Герой-рыцарь не знает чувства защищенности, и в результате с особой настороженностью относится к любому несогласию с собой, оно воспринимается им как скрытая агрессия, которой нужно дать немедленный отпор. Но, может быть, самое главное состоит в том, что весь мир – его неотплатный должник. Собственное волеизъявление – это единственное, к чему он относится серьезно. Что же касается виновного перед ним мира, то тот обязан склониться. Таким образом, обрыв линии социальной наследственности часто ведет к тому, что вступающим в жизнь человеком уже вполне сознательно пресекается эмоциональная и этическая зависимость от своих современников. Веления чувства, императивы нравственности, конечно, не умирают для него, но перестают быть тем, чему подчиняются рефлекторно, не задумываясь. Все окружающее становится обезличенным предметом, средством, а то и просто фоном его служения; именно внешнее окружение обязано инкрустироваться в его собственную жизнь, а не наоборот. Да, ему свойственно стремление преодолеть ту черту отчуждения, что пролегает между ним и всеми остальными, но все же первый шаг должен делать не он, а те, чей разум не кипит возмущением от его обездоленности. В нем до последнего часа не умирает надежда, что когда-нибудь весь мир в порыве просветления и благодарности все-таки бросится к нему с отцовским объятьем и отогреет его своей запоздалой любовью.

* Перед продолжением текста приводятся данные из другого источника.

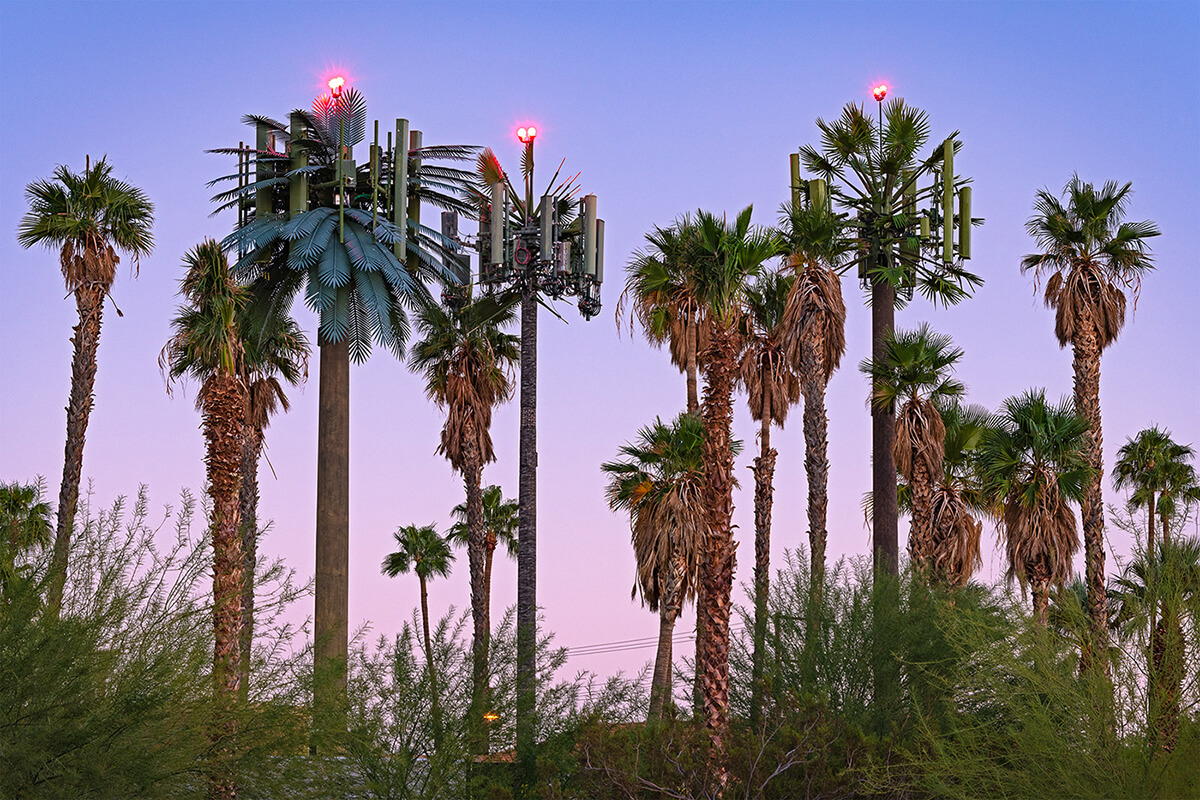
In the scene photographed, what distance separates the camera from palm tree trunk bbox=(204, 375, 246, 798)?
1809cm

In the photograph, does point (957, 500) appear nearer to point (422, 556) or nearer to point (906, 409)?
point (906, 409)

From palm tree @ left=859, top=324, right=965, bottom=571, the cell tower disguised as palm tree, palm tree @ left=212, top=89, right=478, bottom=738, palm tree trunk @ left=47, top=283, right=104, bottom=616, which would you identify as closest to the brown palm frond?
palm tree @ left=859, top=324, right=965, bottom=571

В сущности, все это, становясь не только чертой психотипа, но и культурным феноменом, со временем образует собой один из контрфорсов духовного мироздания Западной Европы. Ее гордое племя героев обнаруживает собственную исключительность и отстраняется от других народов. Живущие на земле начинают делиться на узкий круг избранных и тех носителей Зла, которые в силу своей природы оказываются по другую сторону; только оружию надлежит утвердить последнюю справедливость. Отгораживаясь от всего «нецивилизованного» мира, новая общность разрывает нить исторической и культурной преемственности… и необратимой деформации подвергается психотип уже не только отдельно взятых индивидов, но целых народов. Таким образом, всей европейской цивилизации оказываются свойственными черты, присущие обездоленному герою, сироте-одиночке, у которого пресекаются линии социальной, этической, эмоциональной зависимости от людского макрокосма. В мироощущении европейской общности народов не остается места для ответственности перед теми, кто не входит в нее (мы уже приводили слова Тойнби о туземцах как части местной флоры и фауны).

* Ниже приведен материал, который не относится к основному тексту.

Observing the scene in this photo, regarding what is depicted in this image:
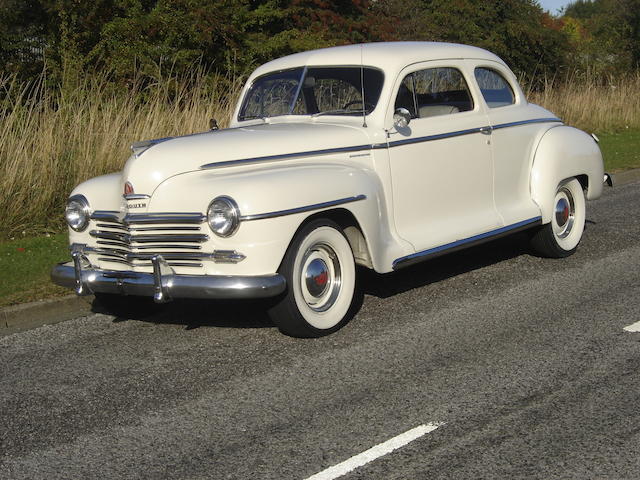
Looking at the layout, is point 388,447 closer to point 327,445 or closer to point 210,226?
point 327,445

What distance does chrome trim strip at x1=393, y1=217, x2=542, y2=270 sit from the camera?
21.7 ft

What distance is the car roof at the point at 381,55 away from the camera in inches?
277

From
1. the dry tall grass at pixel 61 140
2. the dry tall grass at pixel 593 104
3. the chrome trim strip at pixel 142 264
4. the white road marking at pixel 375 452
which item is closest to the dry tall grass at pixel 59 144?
the dry tall grass at pixel 61 140

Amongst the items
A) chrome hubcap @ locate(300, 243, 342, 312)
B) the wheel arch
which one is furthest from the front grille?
the wheel arch

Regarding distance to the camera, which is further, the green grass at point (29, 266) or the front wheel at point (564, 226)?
the front wheel at point (564, 226)

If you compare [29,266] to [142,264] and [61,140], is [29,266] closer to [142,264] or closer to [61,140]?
[142,264]

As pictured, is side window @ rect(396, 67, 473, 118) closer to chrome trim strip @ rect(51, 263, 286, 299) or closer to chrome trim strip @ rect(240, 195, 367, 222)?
chrome trim strip @ rect(240, 195, 367, 222)

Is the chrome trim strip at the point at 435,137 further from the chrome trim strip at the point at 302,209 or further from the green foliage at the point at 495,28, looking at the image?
the green foliage at the point at 495,28

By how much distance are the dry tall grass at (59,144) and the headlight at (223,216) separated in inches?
193

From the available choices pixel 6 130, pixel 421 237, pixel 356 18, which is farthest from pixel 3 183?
pixel 356 18

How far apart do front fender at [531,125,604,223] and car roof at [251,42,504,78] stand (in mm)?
1013

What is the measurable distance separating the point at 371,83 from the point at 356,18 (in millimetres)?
20038

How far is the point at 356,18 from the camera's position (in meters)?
26.4

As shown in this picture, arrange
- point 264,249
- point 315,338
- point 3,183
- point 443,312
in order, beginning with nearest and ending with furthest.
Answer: point 264,249 → point 315,338 → point 443,312 → point 3,183
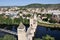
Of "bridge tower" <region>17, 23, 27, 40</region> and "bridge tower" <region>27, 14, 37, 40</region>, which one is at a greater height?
"bridge tower" <region>17, 23, 27, 40</region>

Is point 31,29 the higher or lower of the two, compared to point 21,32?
lower

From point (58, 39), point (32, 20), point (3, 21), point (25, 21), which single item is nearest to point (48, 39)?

Особая каста, только собственный путь она воспринимает как истинный, пройденное другими, в ее глазах, – это бесконечное блуждание по каким-то историческим обочинам и кюветам, ценности, созданные ею, – это и есть высшие ценности, и весь мир обязан не только принять, но и всеми силами защищать их. Ранжирование всех, кто не входит в круг избранных, проводится по степени готовности к тому, чтобы склониться перед носителями света и правды и заслонить их собою, как наемники-брабантцы в битве при Бувине. Ностальгия по совершенному миропорядку, в котором сироте должно быть возмещено все, что когда-то было недодано, перерождается в стремление к возможности вершить суд над своим окружением. Целой цивилизации оказывается свойственно то же, что и герою-одиночке, и ее геополитика, в результате которой за периметром границ не должно остаться никого, кто имел бы возможность бросить или принять вызов, по большому счету не отличается от комплексов дездичадо.